Une infirmière est devenue la première personne au Brésil à recevoir un vaccin contre le coronavirus quelques heures seulement après que le régulateur de la santé du pays a approuvé deux vaccins.
Monica Calazans, 54 ans, qui travaille sur le coronavirus première ligne, a été vacciné lors d’une cérémonie à Sao Paulo.
Le déploiement des vaccins fabriqués par Sinovac et AstraZeneca intervient après des mois de retard et de différends politiques sur le programme de vaccination.
Le Brésil a actuellement six millions de doses du vaccin CoronaVac de Sinovac prêtes à être distribuées dans les prochains jours, et attend l’arrivée de deux millions de doses supplémentaires du vaccin AstraZeneca / Oxford University.
« C’est une bonne nouvelle pour le Brésil, mais six millions de doses sont encore très peu nombreuses », a déclaré Ethel Maciel, épidémiologiste à l’Université fédérale d’Espirito Santo.

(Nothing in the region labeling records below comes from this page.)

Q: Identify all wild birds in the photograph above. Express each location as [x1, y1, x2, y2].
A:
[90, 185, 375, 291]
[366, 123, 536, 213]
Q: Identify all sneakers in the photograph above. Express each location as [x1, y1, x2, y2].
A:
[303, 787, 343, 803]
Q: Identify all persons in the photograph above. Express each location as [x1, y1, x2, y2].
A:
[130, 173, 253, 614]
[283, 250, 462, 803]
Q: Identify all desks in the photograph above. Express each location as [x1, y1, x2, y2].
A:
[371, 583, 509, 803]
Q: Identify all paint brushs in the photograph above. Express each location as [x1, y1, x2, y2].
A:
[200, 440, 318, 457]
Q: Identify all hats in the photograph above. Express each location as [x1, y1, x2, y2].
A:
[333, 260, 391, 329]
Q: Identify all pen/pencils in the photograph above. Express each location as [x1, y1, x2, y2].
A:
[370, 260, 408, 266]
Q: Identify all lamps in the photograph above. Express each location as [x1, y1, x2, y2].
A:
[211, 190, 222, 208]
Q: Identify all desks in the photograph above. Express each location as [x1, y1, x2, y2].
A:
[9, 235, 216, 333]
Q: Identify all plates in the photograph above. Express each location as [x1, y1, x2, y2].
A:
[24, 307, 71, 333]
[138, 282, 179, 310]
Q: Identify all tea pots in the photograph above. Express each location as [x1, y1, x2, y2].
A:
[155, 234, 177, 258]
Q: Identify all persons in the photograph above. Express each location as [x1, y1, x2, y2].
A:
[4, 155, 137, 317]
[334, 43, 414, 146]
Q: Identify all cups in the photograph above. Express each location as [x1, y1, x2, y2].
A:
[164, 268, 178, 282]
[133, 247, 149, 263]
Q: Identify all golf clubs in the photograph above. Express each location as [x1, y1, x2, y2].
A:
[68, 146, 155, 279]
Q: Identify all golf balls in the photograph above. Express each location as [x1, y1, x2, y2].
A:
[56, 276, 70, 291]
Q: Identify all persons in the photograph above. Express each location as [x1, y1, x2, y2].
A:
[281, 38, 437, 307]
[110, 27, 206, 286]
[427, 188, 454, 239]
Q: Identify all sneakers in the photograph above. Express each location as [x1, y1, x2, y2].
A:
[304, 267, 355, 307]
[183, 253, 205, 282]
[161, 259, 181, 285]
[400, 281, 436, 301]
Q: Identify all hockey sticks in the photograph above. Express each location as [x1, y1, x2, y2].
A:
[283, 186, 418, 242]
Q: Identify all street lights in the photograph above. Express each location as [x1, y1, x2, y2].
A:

« Cela ne permettra pas à l’ensemble de la population à risque d’être complètement vaccinée, et il n’est pas clair à quelle vitesse le pays obtiendra plus de vaccins. »
Vaccination en Brésil commence plus tard que ses voisins comme l’Argentine et le Chili malgré un système de santé publique solide et des décennies d’expérience avec les campagnes de vaccination.
Le processus de présentation et d’approbation du COVID-19[feminineLes vaccins étaient pleins de conflits, alors que les alliés du président Jair Bolsonaro cherchaient à mettre en doute l’efficacité du tir Sinovac qui avait été soutenu par son rival politique, le gouverneur de l’État de Sao Paulo, Joao Doria.
Les professionnels de la santé en première ligne contre le coronavirus seront les premiers à recevoir les coups.
Il sera ensuite étendu à d’autres personnes, y compris la population autochtone, les personnes de plus de 60 ans et les personnes souffrant de maladies préexistantes.
Le pays sud-américain a maintenant enregistré 8 455 059 cas depuis le début de la pandémie.
Son bilan est passé à 209 296, ce qui signifie que seuls les États-Unis ont subi plus de décès, selon l’Université Johns Hopkins.